Turn every line of the rows below into a numbered list. Skip the blank lines and leave the pictures out.

- EXCERPTED RECORDS:
▬▬▬
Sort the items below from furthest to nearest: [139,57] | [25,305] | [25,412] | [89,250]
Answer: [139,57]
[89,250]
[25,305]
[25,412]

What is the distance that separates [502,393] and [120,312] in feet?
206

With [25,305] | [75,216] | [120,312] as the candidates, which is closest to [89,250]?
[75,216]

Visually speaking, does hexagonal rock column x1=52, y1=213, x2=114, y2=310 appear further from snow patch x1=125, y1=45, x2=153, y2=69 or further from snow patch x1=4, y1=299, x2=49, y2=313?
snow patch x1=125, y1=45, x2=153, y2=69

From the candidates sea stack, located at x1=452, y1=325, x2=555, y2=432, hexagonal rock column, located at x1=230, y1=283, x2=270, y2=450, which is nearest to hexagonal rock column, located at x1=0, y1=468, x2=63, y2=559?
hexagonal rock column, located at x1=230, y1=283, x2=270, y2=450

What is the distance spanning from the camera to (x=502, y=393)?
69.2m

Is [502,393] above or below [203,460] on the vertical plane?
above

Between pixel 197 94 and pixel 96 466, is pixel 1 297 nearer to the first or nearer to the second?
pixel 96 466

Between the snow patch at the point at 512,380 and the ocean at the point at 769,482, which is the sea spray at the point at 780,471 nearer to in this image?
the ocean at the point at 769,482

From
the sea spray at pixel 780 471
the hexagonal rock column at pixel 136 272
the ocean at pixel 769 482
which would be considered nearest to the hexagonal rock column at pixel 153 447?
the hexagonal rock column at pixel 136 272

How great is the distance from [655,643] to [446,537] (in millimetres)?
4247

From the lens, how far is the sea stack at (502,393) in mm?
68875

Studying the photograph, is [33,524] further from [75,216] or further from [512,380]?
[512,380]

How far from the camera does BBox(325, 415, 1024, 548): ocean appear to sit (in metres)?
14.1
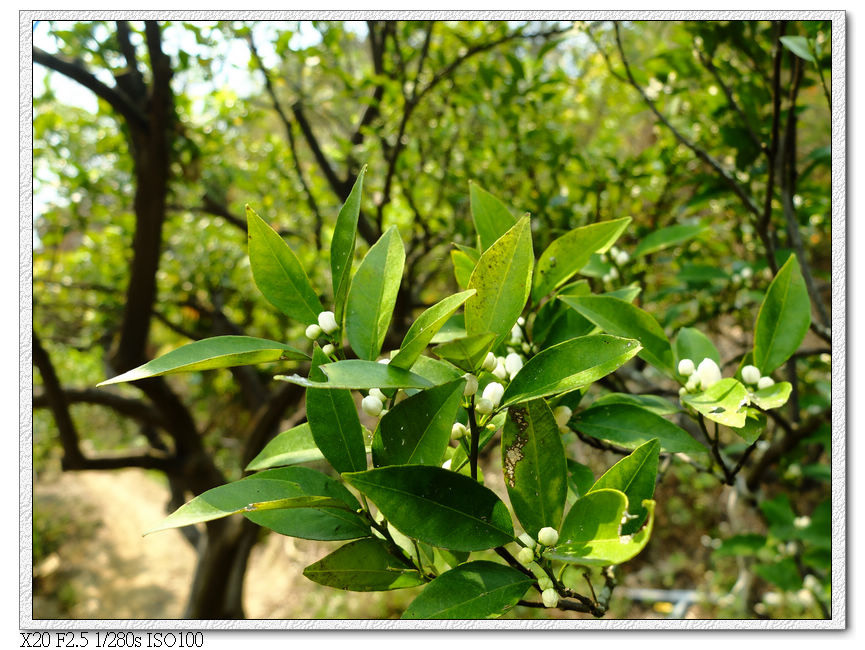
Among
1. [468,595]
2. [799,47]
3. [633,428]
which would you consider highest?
[799,47]

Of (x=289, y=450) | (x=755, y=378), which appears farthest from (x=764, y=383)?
(x=289, y=450)

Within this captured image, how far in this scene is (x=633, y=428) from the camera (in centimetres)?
57

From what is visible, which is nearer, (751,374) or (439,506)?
(439,506)

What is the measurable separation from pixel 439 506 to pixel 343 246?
0.21 m

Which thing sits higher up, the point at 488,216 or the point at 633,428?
the point at 488,216

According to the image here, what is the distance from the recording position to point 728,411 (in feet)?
1.62

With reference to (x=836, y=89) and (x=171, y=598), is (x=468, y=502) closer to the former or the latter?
(x=836, y=89)

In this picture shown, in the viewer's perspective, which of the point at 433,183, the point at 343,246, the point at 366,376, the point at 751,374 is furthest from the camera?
the point at 433,183

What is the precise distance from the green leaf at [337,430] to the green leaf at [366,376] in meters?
0.07

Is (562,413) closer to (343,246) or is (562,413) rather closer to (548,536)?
(548,536)

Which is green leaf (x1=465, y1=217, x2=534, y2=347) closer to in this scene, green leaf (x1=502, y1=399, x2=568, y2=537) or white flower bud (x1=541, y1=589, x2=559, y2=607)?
green leaf (x1=502, y1=399, x2=568, y2=537)

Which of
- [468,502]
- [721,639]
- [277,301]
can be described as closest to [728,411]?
[468,502]

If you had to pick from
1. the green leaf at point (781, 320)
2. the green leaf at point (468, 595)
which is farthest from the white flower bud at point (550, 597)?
the green leaf at point (781, 320)

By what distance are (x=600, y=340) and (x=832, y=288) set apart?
0.73 meters
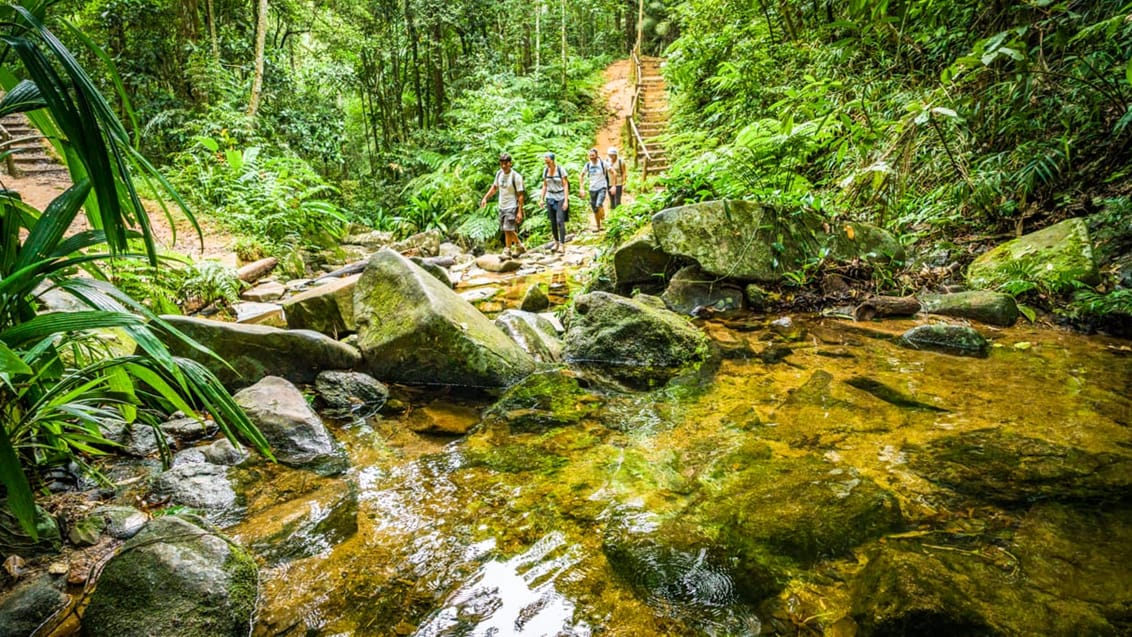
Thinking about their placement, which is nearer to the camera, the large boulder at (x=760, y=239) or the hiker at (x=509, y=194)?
the large boulder at (x=760, y=239)

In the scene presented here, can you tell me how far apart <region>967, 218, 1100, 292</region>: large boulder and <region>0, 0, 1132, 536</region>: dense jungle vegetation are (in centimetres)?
12

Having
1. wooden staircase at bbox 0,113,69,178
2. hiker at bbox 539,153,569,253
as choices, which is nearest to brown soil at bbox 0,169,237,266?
wooden staircase at bbox 0,113,69,178

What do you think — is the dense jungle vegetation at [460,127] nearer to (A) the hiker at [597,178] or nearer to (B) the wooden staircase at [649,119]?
(B) the wooden staircase at [649,119]

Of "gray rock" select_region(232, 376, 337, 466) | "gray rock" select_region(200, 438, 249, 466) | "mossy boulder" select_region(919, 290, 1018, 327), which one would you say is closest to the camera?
"gray rock" select_region(200, 438, 249, 466)

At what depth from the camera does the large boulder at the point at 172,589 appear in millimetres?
1565

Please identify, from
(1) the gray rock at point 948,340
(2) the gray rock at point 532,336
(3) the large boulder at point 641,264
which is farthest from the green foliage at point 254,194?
(1) the gray rock at point 948,340

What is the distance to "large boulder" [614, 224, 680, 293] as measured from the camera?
5648 mm

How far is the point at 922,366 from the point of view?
3400 millimetres

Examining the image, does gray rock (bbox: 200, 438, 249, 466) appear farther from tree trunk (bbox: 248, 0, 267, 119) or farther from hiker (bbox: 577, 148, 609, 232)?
tree trunk (bbox: 248, 0, 267, 119)

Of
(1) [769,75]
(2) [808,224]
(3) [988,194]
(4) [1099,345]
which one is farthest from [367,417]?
(1) [769,75]

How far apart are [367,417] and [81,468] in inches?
57.1

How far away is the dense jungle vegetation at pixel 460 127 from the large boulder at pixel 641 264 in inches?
35.1

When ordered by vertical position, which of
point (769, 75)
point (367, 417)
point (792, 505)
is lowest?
point (367, 417)

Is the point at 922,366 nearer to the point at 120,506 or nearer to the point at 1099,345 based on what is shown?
the point at 1099,345
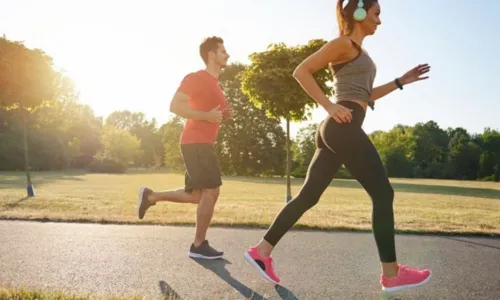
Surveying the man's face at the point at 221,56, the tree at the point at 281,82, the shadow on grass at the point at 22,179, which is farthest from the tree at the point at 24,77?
the man's face at the point at 221,56

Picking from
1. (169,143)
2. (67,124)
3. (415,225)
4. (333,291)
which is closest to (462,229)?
(415,225)

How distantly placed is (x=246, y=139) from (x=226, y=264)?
35.9 metres

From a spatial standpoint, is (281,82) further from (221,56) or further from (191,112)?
(191,112)

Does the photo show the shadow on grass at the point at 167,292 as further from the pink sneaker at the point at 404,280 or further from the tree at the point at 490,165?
the tree at the point at 490,165

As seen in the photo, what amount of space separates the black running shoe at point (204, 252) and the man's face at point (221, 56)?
1757 millimetres

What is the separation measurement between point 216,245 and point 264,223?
1849mm

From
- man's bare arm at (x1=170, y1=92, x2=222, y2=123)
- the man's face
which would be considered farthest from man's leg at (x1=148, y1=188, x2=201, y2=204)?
the man's face

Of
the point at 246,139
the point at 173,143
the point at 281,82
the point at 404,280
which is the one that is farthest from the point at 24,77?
the point at 173,143

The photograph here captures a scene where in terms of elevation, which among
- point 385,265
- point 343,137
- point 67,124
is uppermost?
point 67,124

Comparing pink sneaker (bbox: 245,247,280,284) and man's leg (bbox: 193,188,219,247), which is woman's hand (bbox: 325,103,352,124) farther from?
man's leg (bbox: 193,188,219,247)

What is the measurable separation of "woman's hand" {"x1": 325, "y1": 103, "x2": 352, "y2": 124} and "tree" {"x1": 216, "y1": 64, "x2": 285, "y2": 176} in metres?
36.7

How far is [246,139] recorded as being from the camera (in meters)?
39.8

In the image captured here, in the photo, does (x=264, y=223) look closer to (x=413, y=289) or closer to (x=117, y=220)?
(x=117, y=220)

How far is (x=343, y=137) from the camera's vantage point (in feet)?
10.1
▬▬▬
- SOLUTION BELOW:
1. Sort the items below from furthest to nearest: [139,57] | [25,305] | [25,412] | [89,250]
2. Answer: [139,57]
3. [89,250]
4. [25,305]
5. [25,412]
6. What is the distance that separates [502,393] and [120,312] in feet?
7. 206
8. With [25,305] | [75,216] | [120,312] as the candidates, which is closest to [89,250]?
9. [75,216]
10. Visually speaking, does hexagonal rock column x1=52, y1=213, x2=114, y2=310 appear further from snow patch x1=125, y1=45, x2=153, y2=69 or further from snow patch x1=4, y1=299, x2=49, y2=313?
11. snow patch x1=125, y1=45, x2=153, y2=69
12. From the candidates sea stack, located at x1=452, y1=325, x2=555, y2=432, hexagonal rock column, located at x1=230, y1=283, x2=270, y2=450, which is nearest to hexagonal rock column, located at x1=0, y1=468, x2=63, y2=559?
13. hexagonal rock column, located at x1=230, y1=283, x2=270, y2=450
14. What is the distance spanning from the camera to (x=502, y=393)?
15. 69.2m
16. Is [502,393] above or below [203,460] on the vertical plane?
17. above
18. Between pixel 197 94 and pixel 96 466, is pixel 1 297 nearer to the first or nearer to the second?
19. pixel 96 466
20. Between the snow patch at the point at 512,380 and the ocean at the point at 769,482, which is the sea spray at the point at 780,471 nearer to in this image?
21. the ocean at the point at 769,482
22. From
23. the sea spray at pixel 780 471
24. the hexagonal rock column at pixel 136 272
25. the ocean at pixel 769 482
26. which would be considered nearest to the hexagonal rock column at pixel 153 447?
27. the hexagonal rock column at pixel 136 272
28. How great is the distance from [655,643] to [446,537] (in millimetres)?
29. 4247
30. From the lens, how far is the sea stack at (502,393) in mm?
31. 68875
32. Studying the photograph, is [33,524] further from [75,216] or further from [512,380]?
33. [512,380]
34. How far from the camera does BBox(325, 415, 1024, 548): ocean appear to sit (in metres)?
35. 14.1
36. Among
37. 1. [468,595]
38. 2. [799,47]
39. 3. [633,428]
40. which would you consider highest?
41. [799,47]
42. Of (x=289, y=450) | (x=755, y=378), which appears farthest from (x=764, y=383)?
43. (x=289, y=450)
44. Within this captured image, how far in this scene is (x=633, y=428) from the camera (in centimetres)?
45. 57
46. From what is visible, which is nearer, (751,374) or (439,506)?
47. (439,506)
48. What is the measurable separation from pixel 439 506 to pixel 343 246?
49. 0.21 m
50. Which thing sits higher up, the point at 488,216 or the point at 633,428?
51. the point at 488,216
52. According to the image here, what is the distance from the recording position to point 728,411 (in feet)?
53. 1.62
54. With reference to (x=836, y=89) and (x=171, y=598), is (x=468, y=502) closer to the former or the latter?
55. (x=836, y=89)
56. In this picture shown, in the viewer's perspective, which of the point at 433,183, the point at 343,246, the point at 366,376, the point at 751,374 is furthest from the camera?
57. the point at 433,183
58. What is the precise distance from the green leaf at [337,430] to the green leaf at [366,376] in meters?
59. 0.07
60. Is (562,413) closer to (343,246) or is (562,413) rather closer to (548,536)?
61. (548,536)
62. Which is green leaf (x1=465, y1=217, x2=534, y2=347) closer to in this scene, green leaf (x1=502, y1=399, x2=568, y2=537) or white flower bud (x1=541, y1=589, x2=559, y2=607)?
63. green leaf (x1=502, y1=399, x2=568, y2=537)
64. Which of
65. - [468,502]
66. - [721,639]
67. - [277,301]
68. can be described as closest to [728,411]?
69. [468,502]
70. If you had to pick from
71. 1. the green leaf at point (781, 320)
72. 2. the green leaf at point (468, 595)
73. which is farthest from the white flower bud at point (550, 597)?
74. the green leaf at point (781, 320)
75. By what distance are (x=600, y=340) and (x=832, y=288) set apart?
76. 0.73 meters
77. Thinking about their placement, which is nearer to the camera, the large boulder at (x=760, y=239) or the hiker at (x=509, y=194)?
78. the large boulder at (x=760, y=239)
79. In the scene presented here, can you tell me how far apart <region>967, 218, 1100, 292</region>: large boulder and <region>0, 0, 1132, 536</region>: dense jungle vegetation are (in centimetres)?
80. 12
81. Having
82. 1. wooden staircase at bbox 0,113,69,178
83. 2. hiker at bbox 539,153,569,253
84. as choices, which is nearest to brown soil at bbox 0,169,237,266?
85. wooden staircase at bbox 0,113,69,178
86. What do you think — is the dense jungle vegetation at [460,127] nearer to (A) the hiker at [597,178] or nearer to (B) the wooden staircase at [649,119]?
87. (B) the wooden staircase at [649,119]
88. Of "gray rock" select_region(232, 376, 337, 466) | "gray rock" select_region(200, 438, 249, 466) | "mossy boulder" select_region(919, 290, 1018, 327), which one would you say is closest to the camera?
89. "gray rock" select_region(200, 438, 249, 466)
90. At what depth from the camera does the large boulder at the point at 172,589 appear in millimetres?
91. 1565
92. Please identify, from
93. (1) the gray rock at point 948,340
94. (2) the gray rock at point 532,336
95. (3) the large boulder at point 641,264
96. which is farthest from the green foliage at point 254,194?
97. (1) the gray rock at point 948,340
98. What is the distance to "large boulder" [614, 224, 680, 293] as measured from the camera?
99. 5648 mm
100. How far is the point at 922,366 from the point of view?
101. 3400 millimetres
102. Examining the image, does gray rock (bbox: 200, 438, 249, 466) appear farther from tree trunk (bbox: 248, 0, 267, 119) or farther from hiker (bbox: 577, 148, 609, 232)?
103. tree trunk (bbox: 248, 0, 267, 119)
104. Of
105. (1) [769,75]
106. (2) [808,224]
107. (3) [988,194]
108. (4) [1099,345]
109. which one is farthest from [367,417]?
110. (1) [769,75]
111. How far apart are [367,417] and [81,468] in inches?
112. 57.1
113. How far away is the dense jungle vegetation at pixel 460 127 from the large boulder at pixel 641 264 in inches?
114. 35.1
115. When ordered by vertical position, which of
116. point (769, 75)
117. point (367, 417)
118. point (792, 505)
119. is lowest?
120. point (367, 417)
121. Is the point at 922,366 nearer to the point at 120,506 or nearer to the point at 1099,345 based on what is shown?
122. the point at 1099,345
123. Surveying the man's face at the point at 221,56, the tree at the point at 281,82, the shadow on grass at the point at 22,179, which is farthest from the tree at the point at 24,77?
124. the man's face at the point at 221,56
125. Picking from
126. 1. (169,143)
127. 2. (67,124)
128. 3. (415,225)
129. 4. (333,291)
130. which is closest to (462,229)?
131. (415,225)
132. How distantly placed is (x=246, y=139) from (x=226, y=264)?
133. 35.9 metres
134. From a spatial standpoint, is (281,82) further from (221,56) or further from (191,112)?
135. (191,112)
136. Does the photo show the shadow on grass at the point at 167,292 as further from the pink sneaker at the point at 404,280 or further from the tree at the point at 490,165?
137. the tree at the point at 490,165
138. As seen in the photo, what amount of space separates the black running shoe at point (204, 252) and the man's face at point (221, 56)?
139. 1757 millimetres
140. What is the separation measurement between point 216,245 and point 264,223?
141. 1849mm
142. From
143. - man's bare arm at (x1=170, y1=92, x2=222, y2=123)
144. - the man's face
145. which would be considered farthest from man's leg at (x1=148, y1=188, x2=201, y2=204)?
146. the man's face
147. Of
148. the point at 246,139
149. the point at 173,143
150. the point at 281,82
151. the point at 404,280
152. which is the one that is farthest from the point at 24,77?
153. the point at 173,143
154. The photograph here captures a scene where in terms of elevation, which among
155. - point 385,265
156. - point 343,137
157. - point 67,124
158. is uppermost?
159. point 67,124
160. Comparing pink sneaker (bbox: 245,247,280,284) and man's leg (bbox: 193,188,219,247), which is woman's hand (bbox: 325,103,352,124) farther from?
161. man's leg (bbox: 193,188,219,247)
162. What is the measurable separation of "woman's hand" {"x1": 325, "y1": 103, "x2": 352, "y2": 124} and "tree" {"x1": 216, "y1": 64, "x2": 285, "y2": 176} in metres?
163. 36.7
164. How far is [246,139] recorded as being from the camera (in meters)?
165. 39.8
166. In the image captured here, in the photo, does (x=264, y=223) look closer to (x=413, y=289) or closer to (x=117, y=220)?
167. (x=117, y=220)
168. How far is (x=343, y=137) from the camera's vantage point (in feet)?
169. 10.1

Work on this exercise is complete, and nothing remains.